◆ **GIVEN REQUEST**:
From the listing below, pull out every line that contains the word "farther", and copy each of those lines in full.

◆ **DATA LINES**:
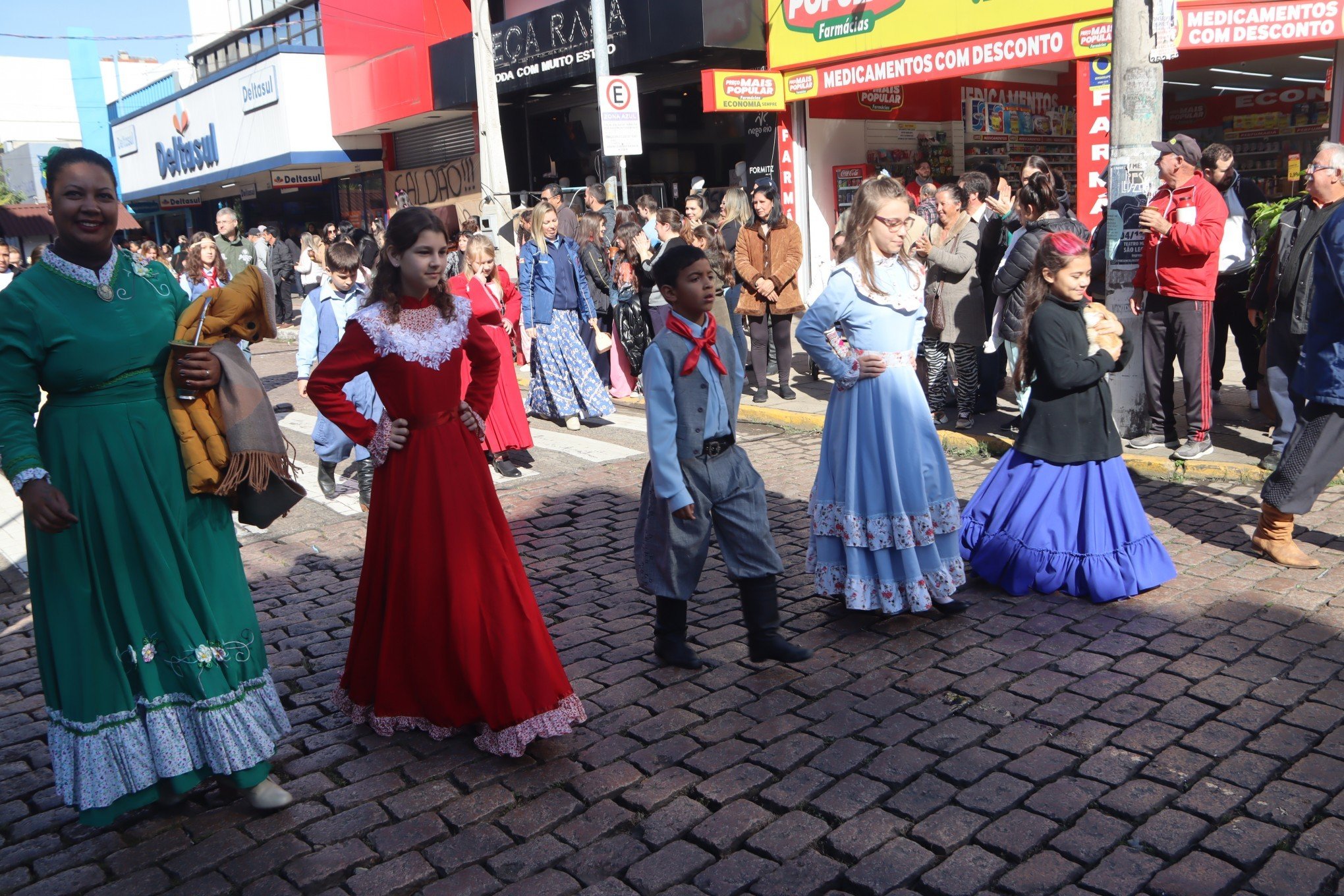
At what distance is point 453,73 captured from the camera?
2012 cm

...

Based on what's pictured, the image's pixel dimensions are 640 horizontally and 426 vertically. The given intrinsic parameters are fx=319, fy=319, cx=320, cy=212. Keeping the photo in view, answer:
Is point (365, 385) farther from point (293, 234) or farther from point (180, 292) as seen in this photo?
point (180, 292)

==

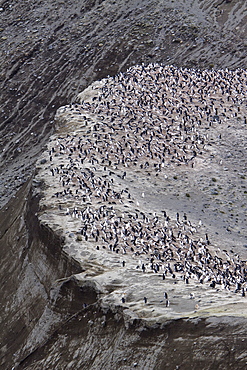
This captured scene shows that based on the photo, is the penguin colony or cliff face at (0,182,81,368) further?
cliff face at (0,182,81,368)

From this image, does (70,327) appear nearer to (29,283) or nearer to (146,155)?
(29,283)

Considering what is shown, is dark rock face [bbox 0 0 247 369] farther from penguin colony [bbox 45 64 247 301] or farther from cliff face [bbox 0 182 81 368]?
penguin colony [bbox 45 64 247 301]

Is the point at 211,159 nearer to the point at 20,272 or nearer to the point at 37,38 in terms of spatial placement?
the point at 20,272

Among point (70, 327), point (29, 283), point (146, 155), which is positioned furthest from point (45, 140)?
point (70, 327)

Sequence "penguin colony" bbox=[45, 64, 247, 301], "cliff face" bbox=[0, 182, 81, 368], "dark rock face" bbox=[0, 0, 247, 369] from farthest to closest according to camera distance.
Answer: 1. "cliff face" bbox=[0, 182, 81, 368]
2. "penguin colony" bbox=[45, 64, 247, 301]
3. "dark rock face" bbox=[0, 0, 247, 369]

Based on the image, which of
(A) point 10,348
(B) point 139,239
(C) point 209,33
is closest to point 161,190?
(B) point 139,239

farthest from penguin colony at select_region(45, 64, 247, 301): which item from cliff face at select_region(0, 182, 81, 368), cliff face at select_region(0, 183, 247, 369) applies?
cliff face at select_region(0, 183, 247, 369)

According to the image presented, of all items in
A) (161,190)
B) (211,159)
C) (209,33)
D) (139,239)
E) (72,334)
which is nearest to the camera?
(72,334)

◆ **COMPLETE ANSWER**:
Is point (365, 385) farther from point (293, 234) or farther from point (180, 292) as seen in this photo?
Considering what is shown, is dark rock face [bbox 0 0 247 369] farther from penguin colony [bbox 45 64 247 301] or farther from cliff face [bbox 0 182 81 368]?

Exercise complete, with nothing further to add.